Exercise requirements:
Set down all of the data that follows word for word, without the images.

Extracted records:
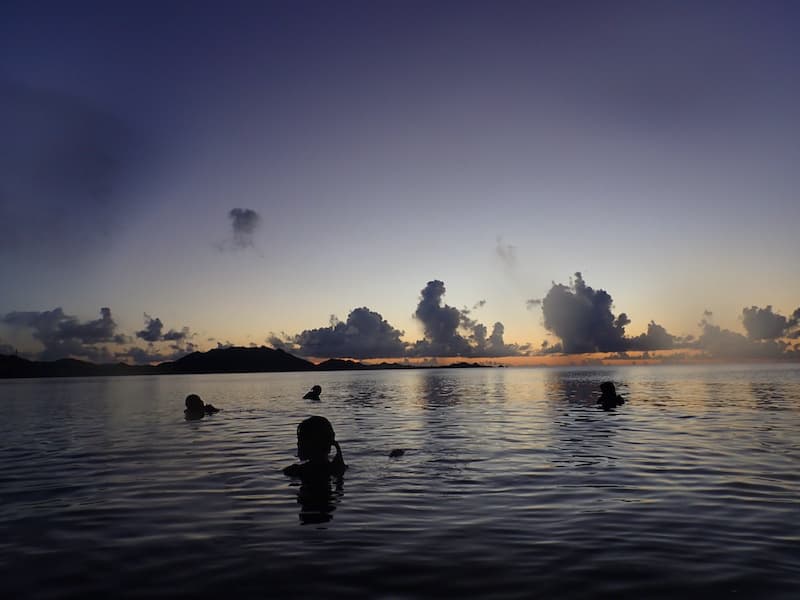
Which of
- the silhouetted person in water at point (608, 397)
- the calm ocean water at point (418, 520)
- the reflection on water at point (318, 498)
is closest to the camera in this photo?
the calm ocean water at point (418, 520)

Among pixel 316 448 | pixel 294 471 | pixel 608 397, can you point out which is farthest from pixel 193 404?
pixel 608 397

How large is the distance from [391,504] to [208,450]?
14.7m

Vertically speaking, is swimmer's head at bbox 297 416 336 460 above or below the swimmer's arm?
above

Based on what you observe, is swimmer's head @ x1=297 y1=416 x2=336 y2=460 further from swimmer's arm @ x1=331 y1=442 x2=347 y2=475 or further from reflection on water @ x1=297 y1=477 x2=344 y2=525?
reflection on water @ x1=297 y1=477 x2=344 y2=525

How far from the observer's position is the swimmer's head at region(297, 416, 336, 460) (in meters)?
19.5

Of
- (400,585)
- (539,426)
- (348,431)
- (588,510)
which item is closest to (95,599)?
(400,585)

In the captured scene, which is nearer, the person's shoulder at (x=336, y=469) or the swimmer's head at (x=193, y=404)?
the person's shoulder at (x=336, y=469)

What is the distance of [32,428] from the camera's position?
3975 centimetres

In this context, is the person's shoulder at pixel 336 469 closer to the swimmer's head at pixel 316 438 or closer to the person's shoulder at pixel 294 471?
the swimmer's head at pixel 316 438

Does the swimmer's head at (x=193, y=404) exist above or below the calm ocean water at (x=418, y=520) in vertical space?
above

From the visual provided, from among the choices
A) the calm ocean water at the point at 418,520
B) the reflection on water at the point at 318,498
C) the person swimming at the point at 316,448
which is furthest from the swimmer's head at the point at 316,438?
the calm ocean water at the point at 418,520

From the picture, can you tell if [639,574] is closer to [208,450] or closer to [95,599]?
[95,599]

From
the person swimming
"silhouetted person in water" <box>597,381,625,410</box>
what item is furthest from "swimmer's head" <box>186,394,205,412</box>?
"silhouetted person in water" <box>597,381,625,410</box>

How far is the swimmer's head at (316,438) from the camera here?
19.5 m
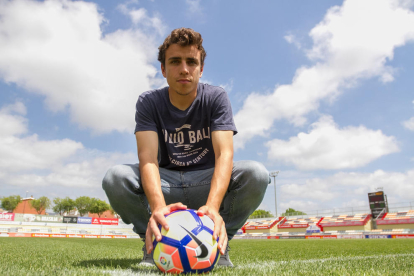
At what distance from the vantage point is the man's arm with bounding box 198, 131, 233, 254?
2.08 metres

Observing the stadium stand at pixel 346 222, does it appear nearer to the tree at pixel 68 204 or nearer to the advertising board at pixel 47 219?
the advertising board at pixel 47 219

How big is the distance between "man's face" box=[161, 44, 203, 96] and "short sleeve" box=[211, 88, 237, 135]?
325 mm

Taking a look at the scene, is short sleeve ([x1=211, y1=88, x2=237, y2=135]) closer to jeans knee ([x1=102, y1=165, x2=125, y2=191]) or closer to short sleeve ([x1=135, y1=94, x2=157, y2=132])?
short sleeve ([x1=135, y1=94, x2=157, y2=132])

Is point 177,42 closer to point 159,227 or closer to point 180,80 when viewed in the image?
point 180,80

Solution for this task:
Which of
- the silhouetted person in water at point (608, 397)
- the calm ocean water at point (418, 520)
- the reflection on water at point (318, 498)
is closest to the camera in this photo?
the calm ocean water at point (418, 520)

Among pixel 316 448 | pixel 294 471 | pixel 608 397, can you point out which is farthest from pixel 193 404?
pixel 608 397

How large is the distance from [391,504] to [208,450]?
14.7m

Vertically speaking, is swimmer's head at bbox 297 416 336 460 above or below the swimmer's arm?
above

Based on what you observe, is swimmer's head @ x1=297 y1=416 x2=336 y2=460 further from swimmer's arm @ x1=331 y1=442 x2=347 y2=475 or further from reflection on water @ x1=297 y1=477 x2=344 y2=525?
reflection on water @ x1=297 y1=477 x2=344 y2=525

How far from the observer's position is the swimmer's head at region(297, 416, 336, 460) (in meters)?
19.5

Of
- (400,585)
- (539,426)
- (348,431)
- (588,510)
which item is closest to (95,599)?
(400,585)

In the captured scene, which is nearer, the person's shoulder at (x=336, y=469) or the swimmer's head at (x=193, y=404)?
the person's shoulder at (x=336, y=469)

What is the distance of [32,428] from the camera's position?
3975 centimetres

In this context, is the person's shoulder at pixel 336 469 closer to the swimmer's head at pixel 316 438 or closer to the person's shoulder at pixel 294 471?
the swimmer's head at pixel 316 438

Does the swimmer's head at (x=193, y=404) exist above or below the calm ocean water at (x=418, y=520) in vertical space?
above

From the visual provided, from among the choices
A) the calm ocean water at the point at 418,520
B) the reflection on water at the point at 318,498
C) the person swimming at the point at 316,448
which is furthest from the swimmer's head at the point at 316,438?
the calm ocean water at the point at 418,520

From the picture, can you tell if [639,574] is closer to [208,450] or closer to [95,599]?
[95,599]

From
the person swimming
"silhouetted person in water" <box>597,381,625,410</box>
what item is furthest from "swimmer's head" <box>186,394,205,412</box>?
"silhouetted person in water" <box>597,381,625,410</box>

How far is the swimmer's head at (316,438) from the camera here?
19.5 m
At what distance from the vantage point is the man's arm with bounding box 198, 131, 233, 254?
2.08 metres

Observing the stadium stand at pixel 346 222, does it appear nearer to the tree at pixel 68 204 or nearer to the advertising board at pixel 47 219?
the advertising board at pixel 47 219

How big is the distance between "man's face" box=[161, 44, 203, 96] and "short sleeve" box=[211, 88, 237, 135]?
325 mm

Taking a look at the scene, is short sleeve ([x1=211, y1=88, x2=237, y2=135]) closer to jeans knee ([x1=102, y1=165, x2=125, y2=191]) or closer to short sleeve ([x1=135, y1=94, x2=157, y2=132])?
short sleeve ([x1=135, y1=94, x2=157, y2=132])

Is point 177,42 closer to point 159,227 or closer to point 180,80 when viewed in the image?
point 180,80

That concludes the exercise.